The loading and unloading slopes for PS are identical, and this suggests the reversible character of the tip-sample induced deformation. Such curves, which are even more common for rubbery polymers, can be treated in the framework of the elastic solid state deformation models (DMT, JKR, Sneddon) and the obtained modulus and work of adhesion values well correlate with macroscopic data as we have shown in one of the previous application notes .
The deformation of the PBD location is quite different, and the difference of the loading and unloading slopes point out the energy dissipation in this process. This result can be expected because PS and PBD differ not only in the elastic modulus but also in viscoelasticity.
Figure 16.AFM images of PBD-PE/0.86 blend obtained in the HD mode.
The measure of viscoelasticity of polymer materials is tand – the ratio of the dissipative and conservative components of the complex modulus, and this parameter shows much higher viscoelasticity of PBD (tand = 0.6) as compared to PS (tand = 0.02). Unfortunately, up to now there are no reliable viscoelastic models that can be applied for the analysis of AFM data. Therefore, a highly desirable conversion of the adhesive and stiffness contrast to the quantitative mechanical characteristics remains a challenging problem for many materials.
To broaden the adhesion and stiffness mapping to other blends we will consider the results obtained on the PS-LDPE and PBD-PE/0.86 blends. Both blends are incompatible mixture of amorphous and semicrystalline polymers that facilitate the image analysis, because the lamellar structures of one of the components can be visualized. The circular inclusions in the matrix were observed in HD images of the PS-LDPE blend, Figures 15a-c.
The lamellar structure inside the inclusions indicates that they are enriched in LDPE and the lower stiffness of these domains is consistent with relative softness of this component. We have also verified that imaging at an elevated tip-sample force the inclusions are more depressed compared to the matrix that primarily consists of PS.
The interest in the HD imaging of the PBD-PE/0.86 blend is related to the fact that these components are characterized by quite similar macroscopic elastic modulus of ~16 MPa yet they have quite different viscoelastic responses: tand = 0.25 for PE/0.86 is much smaller than that for PBD. The AM and HD images of this blend are shown in Figures 16a-e. Again the height images in both modes are quite similar but phase, adhesion and stiffness images clearly distinguish the locations of different components.
The stiffness image with higher magnification (not shown here) showed a presence of lamellar structures inside the darker circular domains and this observation allows their assignment to the semicrystalline PE/0.86. This example clearly emphasizes an urgent need of better understanding how differences in viscoelasticity of polymers are reflected in the adhesion, stiffness and phase images. Such understanding will make the local nanomechanical analysis truly quantitative if the adaptive on-line force curve analysis will assist in choosing the correct model for extraction of the mechanical properties.
Figures 17. (a-b) AFM images of metal alloy Bi/Sn, which were collected in the HD mode.
(c) - (d) AFM images of the same sample location, which were obtained in single-pass KFM mode.
The examination of local mechanical properties is not limited to polymer materials whose elastic modulus is typically below 10 GPa.

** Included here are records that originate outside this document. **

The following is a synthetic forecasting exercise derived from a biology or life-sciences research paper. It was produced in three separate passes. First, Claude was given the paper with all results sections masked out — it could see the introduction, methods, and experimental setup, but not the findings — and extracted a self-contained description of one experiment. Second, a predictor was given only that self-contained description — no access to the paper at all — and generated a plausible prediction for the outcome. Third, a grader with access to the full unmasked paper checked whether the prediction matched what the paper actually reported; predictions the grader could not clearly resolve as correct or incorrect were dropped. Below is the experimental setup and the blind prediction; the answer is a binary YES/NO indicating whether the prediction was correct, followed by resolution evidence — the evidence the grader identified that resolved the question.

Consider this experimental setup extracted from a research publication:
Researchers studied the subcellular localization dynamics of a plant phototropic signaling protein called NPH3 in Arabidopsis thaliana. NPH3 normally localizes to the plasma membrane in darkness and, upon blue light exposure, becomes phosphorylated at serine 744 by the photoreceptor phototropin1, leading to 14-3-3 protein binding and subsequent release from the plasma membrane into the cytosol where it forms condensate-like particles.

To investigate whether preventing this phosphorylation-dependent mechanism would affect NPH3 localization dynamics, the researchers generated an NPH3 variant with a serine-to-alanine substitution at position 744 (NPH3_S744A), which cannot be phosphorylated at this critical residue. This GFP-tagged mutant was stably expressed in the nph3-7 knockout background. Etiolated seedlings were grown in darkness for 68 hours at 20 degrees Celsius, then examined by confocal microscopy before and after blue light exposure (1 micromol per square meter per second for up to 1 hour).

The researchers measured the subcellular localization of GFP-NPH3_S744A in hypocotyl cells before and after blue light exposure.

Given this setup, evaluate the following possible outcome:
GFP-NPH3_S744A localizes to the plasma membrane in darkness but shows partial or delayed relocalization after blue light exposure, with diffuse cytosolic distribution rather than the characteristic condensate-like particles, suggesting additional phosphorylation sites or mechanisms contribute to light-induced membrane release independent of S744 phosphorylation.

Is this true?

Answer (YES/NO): NO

Stiff probes with spring constants of 200 N/m and higher can be applied for HD studies of metal samples such as an incomplete alloy of Bi and Sn. The height and stiffness images of the alloy samples, which were prepared by hot melting between two mica sheets, are shown in Figures 17a-b.

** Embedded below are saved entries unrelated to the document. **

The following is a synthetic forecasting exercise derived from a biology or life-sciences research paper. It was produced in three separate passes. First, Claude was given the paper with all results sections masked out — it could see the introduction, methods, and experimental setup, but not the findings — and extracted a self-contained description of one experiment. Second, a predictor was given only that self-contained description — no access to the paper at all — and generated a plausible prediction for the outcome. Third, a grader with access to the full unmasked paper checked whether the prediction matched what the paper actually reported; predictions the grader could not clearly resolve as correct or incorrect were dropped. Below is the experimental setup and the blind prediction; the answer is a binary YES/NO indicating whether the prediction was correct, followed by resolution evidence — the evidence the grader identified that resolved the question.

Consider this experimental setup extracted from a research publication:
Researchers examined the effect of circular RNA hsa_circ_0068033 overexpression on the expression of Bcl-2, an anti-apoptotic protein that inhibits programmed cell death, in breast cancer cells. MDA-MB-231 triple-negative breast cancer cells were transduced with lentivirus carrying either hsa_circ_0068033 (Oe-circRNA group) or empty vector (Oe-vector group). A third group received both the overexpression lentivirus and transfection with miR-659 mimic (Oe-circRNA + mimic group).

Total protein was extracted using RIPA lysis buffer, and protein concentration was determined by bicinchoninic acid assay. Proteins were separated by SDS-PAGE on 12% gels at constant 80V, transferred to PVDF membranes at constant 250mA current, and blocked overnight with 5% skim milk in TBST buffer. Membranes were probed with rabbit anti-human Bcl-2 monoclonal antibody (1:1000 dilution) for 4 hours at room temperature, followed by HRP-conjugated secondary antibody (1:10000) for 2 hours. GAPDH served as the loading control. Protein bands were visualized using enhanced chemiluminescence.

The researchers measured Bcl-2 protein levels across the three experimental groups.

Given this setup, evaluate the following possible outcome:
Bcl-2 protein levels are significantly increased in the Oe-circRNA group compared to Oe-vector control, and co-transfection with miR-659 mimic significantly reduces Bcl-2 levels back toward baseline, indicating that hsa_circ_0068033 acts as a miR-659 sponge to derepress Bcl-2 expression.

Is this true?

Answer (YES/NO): NO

The sample topography is relatively flat and it exhibits multiple contours of crystalline domains. The stiffness map emphasizes the domains with different contrast and the brighter domains are likely related to Sn whose elastic modulus (50 GPa) is substantially higher than that of Bi (32 GPa). This observation can be complemented by Kelvin probe force microscopy (KPFM) studies that are capable of distinguishing metals due to differences of their work functions. Therefore the surface area shown in Figures 17a-b was also examined with single-pass KPFM experiment using a conducting probe with regular stiffness of 2 N/m, Figures 17c-d. Surface potential contrast of the domains has two levels in line with the stiffness map. This serves as an additional confirmation of the domains’ assignment to the two different metals. This suggestion is also in agreement with the fact that the difference between the surface potential of the domains is close to the difference of work functions of Bi (4.22 V) and Sn (4.42 V).
The presented surface potential image of Bi and Sn alloy was accomplished in the single-pass mode with phase modulation (PM) used for recording and nullifying the electrostatic tip-sample force.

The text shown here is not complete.